Welcome to the Kauffman Foundation's new column on entrepreneurship. The Kauffman Foundation is a private, nonprofit foundation dedicated to promoting entrepreneurship and improving education. Like most other American philanthropists, our founder, Ewing Kauffman, was a successful entrepreneur -- in his case, starting and growing a pharmaceutical company that created thousands of jobs and innovations.

Unlike many other philanthropists, however, Mr. Kauffman chose to dedicate his fortune to helping others to follow their entrepreneurial dream. He spoke of himself as a "common man who did an uncommon thing," but wanted his philanthropic dollars spent in making that phenomenon, entrepreneurship, a more common and achievable prospect. Toward those ends, the Kauffman Foundation funds and performs a wide range of research on entrepreneurship and also operates a number of programs aimed at helping entrepreneurs and better preparing students at all levels for success in an entrepreneurial economy.

In this space over the coming months, you will hear from a variety of Kauffman scholars and researchers about our work on the importance of entrepreneurship. While the link between entrepreneurship and economic growth has been well-established by a number of economists and is well understood by the average citizen, this insight has not yet penetrated the minds of legislators and policymakers. When officials and commentators in Washington and state capitals discuss "business" and "commerce," they almost universally mean big business, companies such as those on the Fortune 500. Make no mistake: big business is highly important to our economic health. But such companies are not the source of the innovations that make our economy grow.

Economists often boil the mechanics of economic growth down to sterile-sounding categories such as capital, labor, and "the residual" -- essentially, technological change.

But if you think about economic growth in a common-sense manner, what does it mean? It doesn't just involve more products and services, more "stuff." It also means better and cheaper products and services and an overall improved quality of life. Consider pharmaceuticals: economists attribute the lion's share of the increase in life expectancy over the past forty years not to public programs but to new drug discoveries. And, increasingly, large, established companies find it difficult to introduce new pharmaceuticals.

> [Recorded data]:

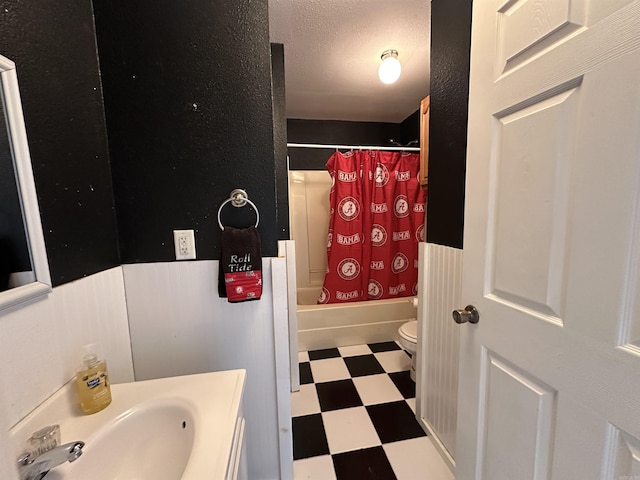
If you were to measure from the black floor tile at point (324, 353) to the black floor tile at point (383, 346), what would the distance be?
0.33 metres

> [Task description]:
Can you quote the entrepreneurship column word for word, starting with "Unlike many other" and going on through "an entrepreneurial economy."?

> [Solution to this problem]:
Unlike many other philanthropists, however, Mr. Kauffman chose to dedicate his fortune to helping others to follow their entrepreneurial dream. He spoke of himself as a "common man who did an uncommon thing," but wanted his philanthropic dollars spent in making that phenomenon, entrepreneurship, a more common and achievable prospect. Toward those ends, the Kauffman Foundation funds and performs a wide range of research on entrepreneurship and also operates a number of programs aimed at helping entrepreneurs and better preparing students at all levels for success in an entrepreneurial economy.